Baroness Chalker of Wallasey: My Lords, first, there was absolutely no vote on this matter. I made it quite clear that the United Kingdom was one of the first member states to express anxiety when the project was first discussed. It was because of our anxiety that indigenous Tibetan people should benefit from the project that the matter was considered further. The point about the project is that the Chinese are funding some 65 per cent. of the total project cost, including the main irrigation works. The remaining 35 per cent. of the costs, if the project goes ahead with EC funding, will be for veterinary, agricultural and water engineering advice to make sure that it benefits indigenous Tibetans. That is as transparent as I can be about the situation. I should say further to the noble Lord, Lord Bruce of Donington, that he is right that foreign and security policy is part of the third pillar, and long may it stay there.

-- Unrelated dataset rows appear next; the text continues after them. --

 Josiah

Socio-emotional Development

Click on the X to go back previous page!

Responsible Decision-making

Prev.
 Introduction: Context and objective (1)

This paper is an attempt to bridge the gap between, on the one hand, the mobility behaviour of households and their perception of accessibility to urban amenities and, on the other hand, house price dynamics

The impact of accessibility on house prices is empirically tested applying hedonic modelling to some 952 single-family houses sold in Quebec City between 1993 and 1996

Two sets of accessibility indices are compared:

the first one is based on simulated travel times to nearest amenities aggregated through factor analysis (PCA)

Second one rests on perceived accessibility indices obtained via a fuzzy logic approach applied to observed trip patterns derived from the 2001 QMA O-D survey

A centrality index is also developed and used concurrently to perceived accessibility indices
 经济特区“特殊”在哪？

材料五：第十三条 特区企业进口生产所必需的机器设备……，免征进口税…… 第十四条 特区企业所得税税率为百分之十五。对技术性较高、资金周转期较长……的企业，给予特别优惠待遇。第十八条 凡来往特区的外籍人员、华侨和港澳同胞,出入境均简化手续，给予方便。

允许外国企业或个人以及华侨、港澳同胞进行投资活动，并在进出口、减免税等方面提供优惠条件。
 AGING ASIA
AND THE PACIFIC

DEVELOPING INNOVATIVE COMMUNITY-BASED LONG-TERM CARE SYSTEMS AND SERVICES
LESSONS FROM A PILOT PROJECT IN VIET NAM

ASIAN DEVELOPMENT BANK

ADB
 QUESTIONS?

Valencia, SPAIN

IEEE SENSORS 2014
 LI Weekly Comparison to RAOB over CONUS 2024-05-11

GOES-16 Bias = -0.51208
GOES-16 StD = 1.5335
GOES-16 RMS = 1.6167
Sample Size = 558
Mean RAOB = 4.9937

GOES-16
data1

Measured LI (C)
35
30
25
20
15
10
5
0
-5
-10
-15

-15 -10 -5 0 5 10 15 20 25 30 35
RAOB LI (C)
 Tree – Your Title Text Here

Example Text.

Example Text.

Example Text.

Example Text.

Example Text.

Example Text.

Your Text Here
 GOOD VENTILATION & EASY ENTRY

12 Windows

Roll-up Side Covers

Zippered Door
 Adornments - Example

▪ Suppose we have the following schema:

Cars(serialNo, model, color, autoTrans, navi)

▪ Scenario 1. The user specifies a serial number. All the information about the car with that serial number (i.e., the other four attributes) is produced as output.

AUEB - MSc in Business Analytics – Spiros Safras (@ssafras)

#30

Lord Weatherill: My Lords, I am sure that the Minister is aware that there are grave doubts about the project and it is feared that it will benefit the Chinese more than the Tibetans. Would it not be better for the Tibetans to direct aid to education and grass-roots projects, which would enable them to compete on more equal terms with the economic and social changes which they face? Will
Baroness Chalker of Wallasey: My Lords, we well know that the Tibetan people are not opposed to overseas aid provided that it benefits Tibetans. The only reason that the European Community may be involved in this project is in order to ensure that other works that are going on benefit indigenous Tibetans. If the European Community does not contribute 35 per cent. of the total cost to the project, I am told that the Chinese will go ahead with it in any event. It seems to me that if we can have, as we have now been assured, the establishment of a proper permanent monitoring unit and provided that the work is done for the benefit of the indigenous Tibetans, we are likely, by being involved, to have more influence over what the Chinese are doing than by standing aside.
Moved, That Standing Order 38 (Arrangement of the Order Paper) be dispensed with on Friday 14th July to allow the Motion standing in the name of the Earl Howe to be taken before the Second Reading of the Sexual Orientation Discrimination Bill [H.L.].(Earl Ferrers.)